> **DIRECTIVES**:
1) Do these statements agree with the PyMOL_Mover text? Answer yes or no for each, quoting the words of the text that decide it.
(a) PyRosetta holds the PyMOL script in its root directory.
(b) Rosetta and PyMOL have to run on the same computer.
(c) The PyMOL_Mover is part of Rosetta starting with release 3.2.
2) Which PyMOL versions does the PyMOL_Mover text say the PyMOL_Mover has been successfully tested with? List them all.
3) Could you carry on the PyMOL_Mover text past its last sentence?

Software Availability

The PyMOL script to interpret Rosetta results is included with Rosetta (/mini/src/python/bindings) and PyRosetta (root directory). Rosetta is available for download at http://www.rosettacommons.org/. PyRosetta is available for download at http://www.pyrosetta.org. The PyMOL_Mover is contained in Rosetta beginning with release 3.2 (revision 37389). Both programs have free licenses for academic and nonprofit institutions. PyMOL mus be obtained from Schrödinger (the PyMOL_ Mover has been successfully tested with PyMOL versions 1.0, 1.2, and 1.3).

Protocol Capture

Proper usage requires (1) a sender, Rosetta or PyRosetta, with the PyMOL_Mover; and (2) a listener, PyMOL, with the listener script. We first demonstrate how to setup the PyMOL server features. Then we present examples of PyMOL_Mover usage with PyRosetta. Finally, we explain how to incorporate the PyMOL_ Mover into Rosetta protocols.

PyMOL Protocol.

After loading PyMOL, use the command line (e.g. Tk Window Upper Command Line) to run the script PyMOLPyRosettaServer.py to start the listener:

run /path/to/PyRosetta/PyMOLPyRosettaServer.​py

run/path/to/Rosetta/mini/src/python/bind​ings/PyMOLPyRosettaServer.py

If desired, Rosetta and PyMOL can run on different computers. In this case, PyMOL must link to a new IP address using the start_rosetta_server command with the desired IP address and port number as arguments. A single instance of PyMOL can listen to multiple IP addresses or ports by invoking start_rosetta_server multiple times with different arguments.

> **MATERIAL SHOWN**:
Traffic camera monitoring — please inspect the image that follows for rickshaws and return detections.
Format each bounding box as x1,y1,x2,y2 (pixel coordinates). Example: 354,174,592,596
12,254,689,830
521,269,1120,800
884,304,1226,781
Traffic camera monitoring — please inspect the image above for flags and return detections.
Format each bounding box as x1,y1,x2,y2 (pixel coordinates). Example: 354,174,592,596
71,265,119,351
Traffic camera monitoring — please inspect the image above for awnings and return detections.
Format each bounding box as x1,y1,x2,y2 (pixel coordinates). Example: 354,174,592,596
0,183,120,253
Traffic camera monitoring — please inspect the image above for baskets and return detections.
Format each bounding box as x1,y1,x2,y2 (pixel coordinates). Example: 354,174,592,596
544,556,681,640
---
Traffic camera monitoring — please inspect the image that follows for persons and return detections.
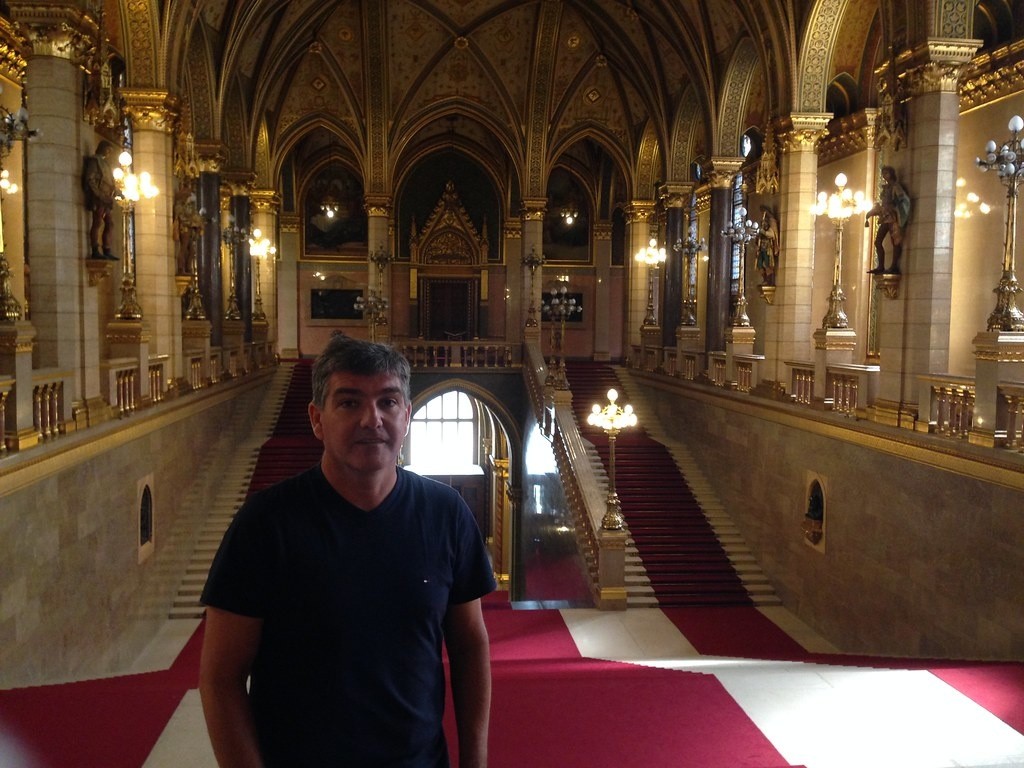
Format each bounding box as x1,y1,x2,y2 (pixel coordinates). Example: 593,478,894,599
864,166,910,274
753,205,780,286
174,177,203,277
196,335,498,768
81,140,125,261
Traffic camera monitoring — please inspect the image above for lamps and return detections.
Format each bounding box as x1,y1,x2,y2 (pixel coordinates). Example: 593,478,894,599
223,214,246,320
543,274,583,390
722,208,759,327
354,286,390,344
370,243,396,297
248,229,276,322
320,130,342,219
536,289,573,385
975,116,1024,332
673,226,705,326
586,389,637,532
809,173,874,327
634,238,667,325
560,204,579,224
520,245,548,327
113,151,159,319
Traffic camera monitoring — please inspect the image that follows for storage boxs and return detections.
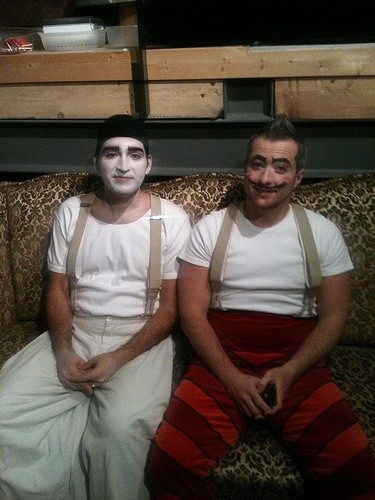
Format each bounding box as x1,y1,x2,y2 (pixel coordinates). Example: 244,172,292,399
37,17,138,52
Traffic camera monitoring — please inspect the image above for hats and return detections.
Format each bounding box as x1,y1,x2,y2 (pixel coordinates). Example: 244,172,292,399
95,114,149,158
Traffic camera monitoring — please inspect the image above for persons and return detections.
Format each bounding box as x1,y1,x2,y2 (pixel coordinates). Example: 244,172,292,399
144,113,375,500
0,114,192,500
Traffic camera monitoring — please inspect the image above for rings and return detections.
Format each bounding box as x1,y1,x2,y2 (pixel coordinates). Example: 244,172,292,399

> **RESULTS**:
1)
(a) Yes: "The PyMOL script to interpret Rosetta results is included with Rosetta (/mini/src/python/bindings) and PyRosetta (root directory)."
(b) No: "If desired, Rosetta and PyMOL can run on different computers."
(c) Yes: "The PyMOL_Mover is contained in Rosetta beginning with release 3.2 (revision 37389)."

2) 1.0, 1.2, 1.3

3)
start_rosetta_server 125.1.3.37, 9001

PyRosetta Protocol.

In Rosetta and PyRosetta, a macromolecule (and information on a single conformation) is stored in a pose object. To explore the PyMOL_Mover, a user will start PyRosetta and create a pose object from a PDB file.

from rosetta import*

init()

pose = Pose() pose = pose_from_pdb(pose,“test_dock.pdb”)

When the PyMOL_Mover is applied to a pose, the pose coordinate data is sent to PyMOL rendering an image of the structure.

pymover = PyMOL_Mover()

pymover.apply(pose)

The PyMOL_Mover can be applied repeatedly throughout a custom protocol to update coordinates in the PyMOL window. In this way, a user can view any intermediate step throughout a structure prediction or design protocol.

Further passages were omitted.